Stephen Kunken and Jorge Bosch
(Photo c/o O&M DKC)

The U.S. premiere of the Olivier-nominated political thriller Kyoto has its complete cast and creative team. The play will begin performances at the Mitzi E. Newhouse Theater on October 8 with the official opening set for November 3. The play, written by Joe Murphy and Joe Robertson, is directed by Stephen Daldry and Justin Martin, the team behind Stranger Things: The First Shadow. (No gigantic, looming creature will be involved.)

Stephen Kunken, reprising his role as American lawyer and ex-government strategist Don Pearlman, will be joined by Jorge Bosch, reprising his Olivier-nominated role as Argentinian lawyer and conference leader Raul Estrada-Oyuela, Peter Bradbury as climate change skeptic Fred Singer, Kate Burton as USA, Feodor Chin as China, Erin Darke as Germany, Natalie Gold as Shirley, Daniel Jenkins as Gore/Bolin/Santer/Observer, Dariush Kashani as Saudi Arabia, Rob Narita as Japan, Imani Jade Powers as Secretariat, Ferdy Roberts reprising his role as U.K./Prescott/Houghton, Roslyn Ruff as Tanzania and Taiana Tully as Kiribati.
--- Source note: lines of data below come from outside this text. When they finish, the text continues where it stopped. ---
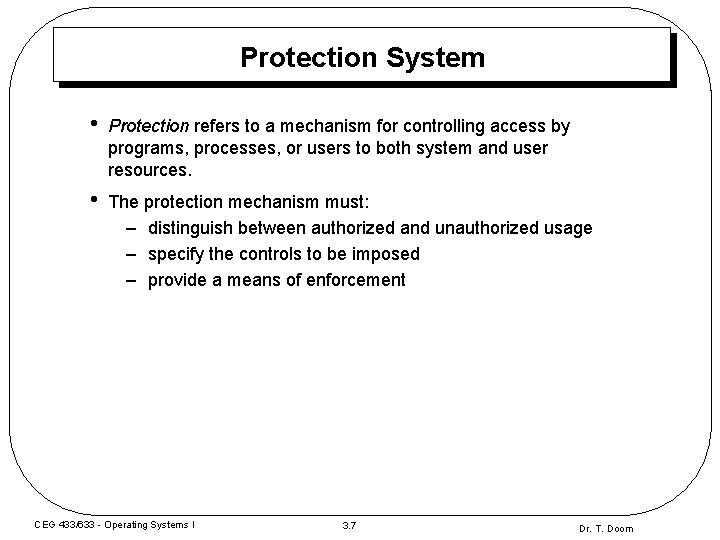 Protection System

• Protection refers to a mechanism for controlling access by programs, processes, or users to both system and user resources.

• The protection mechanism must:
– distinguish between authorized and unauthorized usage
– specify the controls to be imposed
– provide a means of enforcement

CEG 433/633 - Operating Systems I 3.7 Dr. T. Doom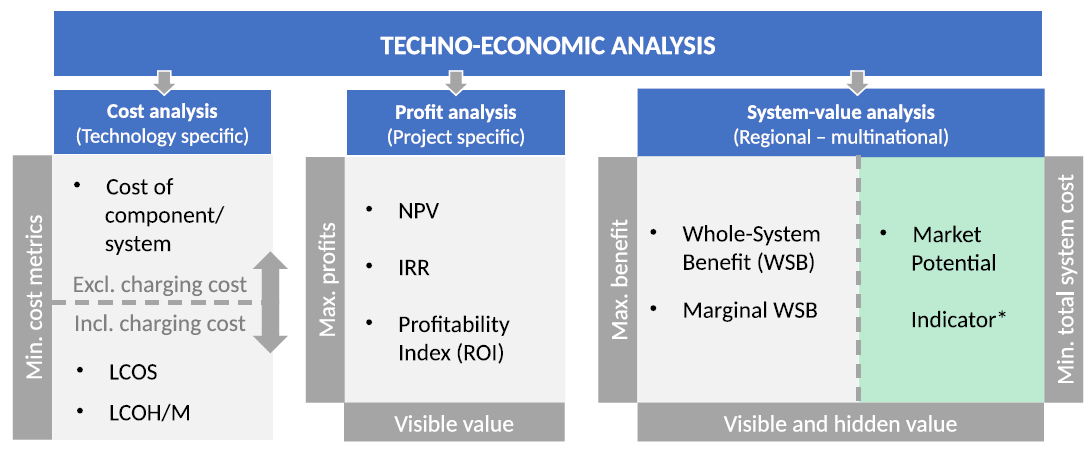 TECHNO-ECONOMIC ANALYSIS

Cost analysis
(Technology specific)

Min. cost metrics

• Cost of component/ system

Excl. charging cost

Incl. charging cost

• LCOS

• LCOH/M

Profit analysis
(Project specific)

Max. profits

• NPV

• IRR

• Profitability Index (ROI)

Visible value

System-value analysis
(Regional – multinational)

Max. benefit

• Whole-System Benefit (WSB)

• Marginal WSB

• Market Potential Indicator*

Min. total system cost

Visible and hidden value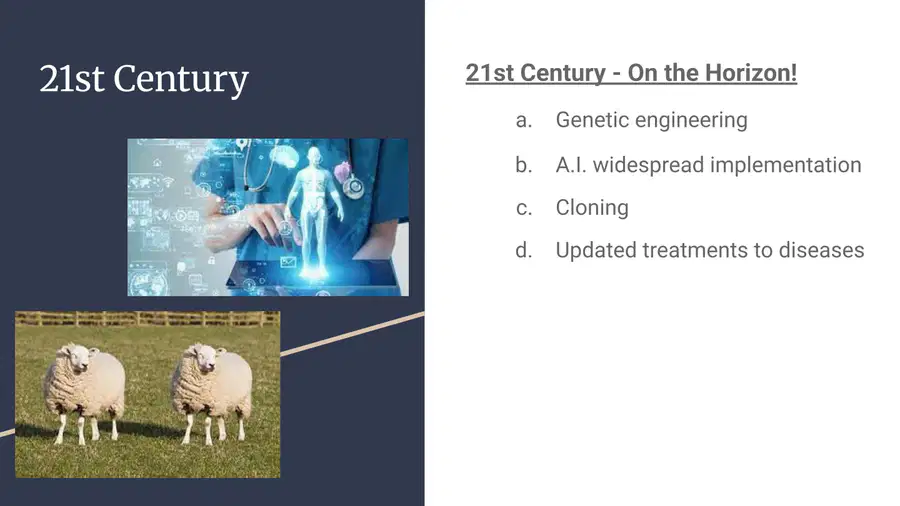 21st Century

21st Century - On the Horizon!

a. Genetic engineering

b. A.I. widespread implementation

c. Cloning

d. Updated treatments to diseases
Offstage understudies include Odera Adimorah, Zoe Cipres, Luis Carlos de La Lombana and Paul Juhn.

Dramatizing the 1997 meeting where the Kyoto Protocol was adopted, Kyoto will be part of Lear deBessonet’s debut season as artistic director of LCT. “At Lincoln Center Theater, we believe theater is where we wrestle with the questions of our time—with rigor, with imagination and with heart,” she said in a statement. “Kyoto is a play that does just that, continuing in the tradition of plays that bring the global stage and the complexities of the world to LCT audiences.

“Kyoto tells the story of how the world overcame deep, intractable differences to reach the first unanimous, binding agreement on climate change,” writers Murphy and Robertson said. “Although this might sound like a fairytale, for us it’s a story which speaks thrillingly, directly—and with hope—to our disjointed times.”

Saving the Earth is a filthy business. Welcome to the Kyoto Conference Centre, December 11, 1997. The nations of the world are in deadlock. Time is running out and a climate change agreement feels a world away. The greatest obstacle: American oil lobbyist and master strategist, Don Pearlman. Kyoto dramatizes the moment all nations tried to set aside their differences for the sake of the earth. The play asks who gets to decide what’s worth saving when the entire planet is at risk—and what we’re willing to give up so we can move forward together.